Behind The Crazy New Analytics Tech Changing How We Watch Baseball

Behind The Crazy New Analytics Tech Changing How We Watch Baseball

If you turned on the Cardinals v Nationals game last night, you witnessed the first live broadcast of Major League Baseball’s awesome new player tracking and statistics system. This is Statcast: The incredibly fast, incredibly detailed art of playing baseball, broken down into easy to digest metrics that make sense. Hell yeah.

Here’s the first in-game Statcast. It’s shows the velocity and spin details of the nasty Gio Gonzalez pitch that got Jhonny Peralta swinging in the first inning. It didn’t run until after Gonzalez’s struck out Mark Reynolds at the beginning of the second inning:

MLB’s embeds don’t play nice in Kinja so if you wanna pause, hit space.

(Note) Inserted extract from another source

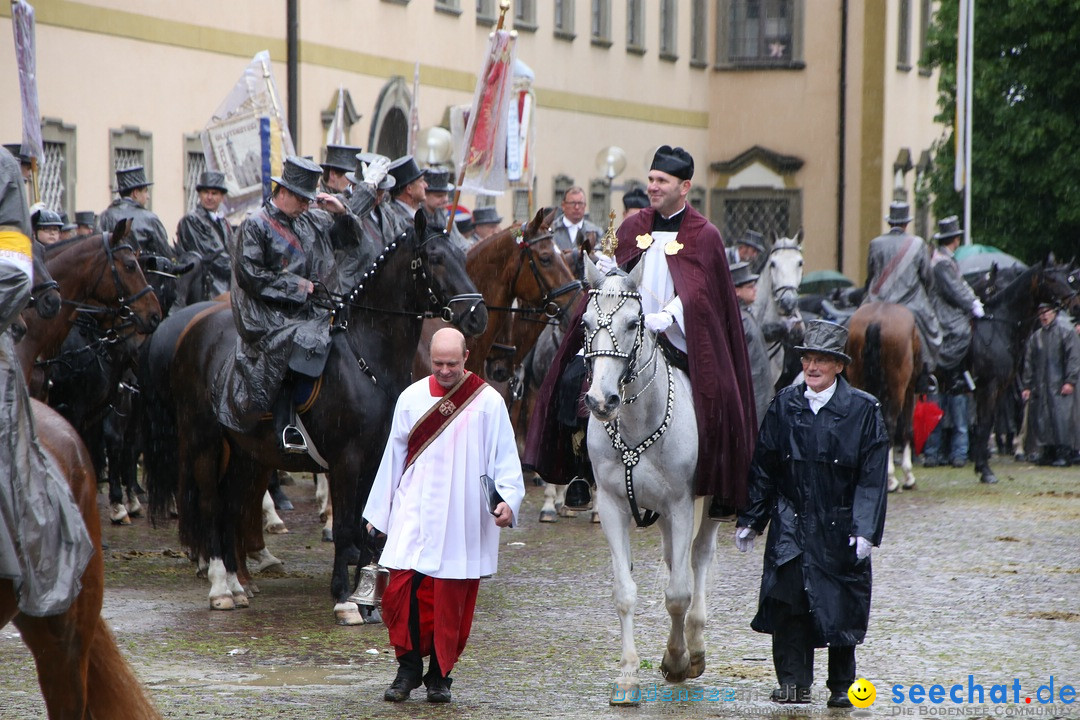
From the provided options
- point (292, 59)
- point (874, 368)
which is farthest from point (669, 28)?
point (874, 368)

Statcast is now fully deployed across the 30 major league parks. It tracks data on every play, and crunches the numbers into fast analytics presented in easy to read graphics for the viewer at home.

If you’re a fan, you’ve probably seen tests of the player tracking tech creep into broadcasts over the last year — MLB likes to showcase it with this amazing double play from the 2014 Giants v Royals World Series, and I gotta hand it to them it’s an incredibly detailed breakdown of a phenomenal play that has lots of different components to it. (And way more sophisticated than what can be pulled off in real time.) Have a watch:

MLB’s embeds don’t play nice in Kinja so if you wanna pause, hit space.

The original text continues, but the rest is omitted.